Fig. 3: Electrochemical coating of bacterial surfaces.

a E. coli g(−) and S. epidermidis g(+) were labeled in a two-step procedure. The bacterial strains were first electrochemically decorated with azido-luminol derivative 1 for 15, 30 or 60 min, and the covalently anchored azido-tag was reacted with the DBCO-PEG₄-CR110 probe 5a by SPAAC for 1 h. b Optical and fluorescence images of E. coli and S. epidermis samples subjected to (i) only SPAAC (control) and (ii) eY-click and SPAAC. c Mean fluorescence intensity measured by flow cytometry for unmodified bacteria (E. coli or S. epidermidis), bacteria incubated with only DBCO-PEG₄-CR110 probe (only 5a), and conjugation experiments by eY-click with 1 for 15, 30 or 60 min followed by SPAAC with 5a.

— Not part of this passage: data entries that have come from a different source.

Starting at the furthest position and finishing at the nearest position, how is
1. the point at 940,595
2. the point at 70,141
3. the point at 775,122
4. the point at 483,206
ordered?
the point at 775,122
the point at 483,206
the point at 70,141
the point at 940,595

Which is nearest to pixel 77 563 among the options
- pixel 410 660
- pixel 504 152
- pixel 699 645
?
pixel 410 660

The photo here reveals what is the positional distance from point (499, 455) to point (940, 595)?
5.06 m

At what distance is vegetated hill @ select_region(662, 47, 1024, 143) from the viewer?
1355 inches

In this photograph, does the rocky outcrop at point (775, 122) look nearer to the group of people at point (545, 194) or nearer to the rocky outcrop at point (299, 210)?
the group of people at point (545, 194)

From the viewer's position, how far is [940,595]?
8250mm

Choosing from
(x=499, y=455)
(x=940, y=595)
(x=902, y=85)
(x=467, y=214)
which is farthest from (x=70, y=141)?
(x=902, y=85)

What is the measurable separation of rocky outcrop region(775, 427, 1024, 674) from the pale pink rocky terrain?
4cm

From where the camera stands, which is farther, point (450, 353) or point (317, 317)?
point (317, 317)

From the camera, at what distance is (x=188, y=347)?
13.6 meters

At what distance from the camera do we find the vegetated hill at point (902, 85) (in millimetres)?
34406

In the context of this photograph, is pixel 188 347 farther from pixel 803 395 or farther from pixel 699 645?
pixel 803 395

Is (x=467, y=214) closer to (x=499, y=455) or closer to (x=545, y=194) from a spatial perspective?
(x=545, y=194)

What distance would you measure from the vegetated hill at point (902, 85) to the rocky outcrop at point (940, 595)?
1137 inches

Data are shown as mean ± SD (standard deviation). Independent replicates were measured (n = 3). Statistical significance was assessed using one-way ANOVA tests with Dunnett’s multiple comparisons (means comparison) and is presented as 0.033>**P > 0.002> ***P. d Bacterial growth curves of 1-labeled E. coli samples after 1 h eY-click compared to untreated strains. Each sample was cultured (n = 3) and OD₆₀₀ was regularly measured. e SDS-PAGE electrophoresis on gels of non-fractionated proteins (total proteins), and proteins from membrane and cytosolic fractions after bacterial lysis and fractionation protocol applied to E. coli strains after 1 h electro-conjugation with 1 followed by 1 h SPAAC with 5a. Gels were colored by Coommassie Brilliant Blue (left) to confirm presence of all proteins in the fractions, and fluorescence detection at 490 nm (right) revealed fluorescent proteins in TP and MP lanes only, standing for a membrane electro-labeling.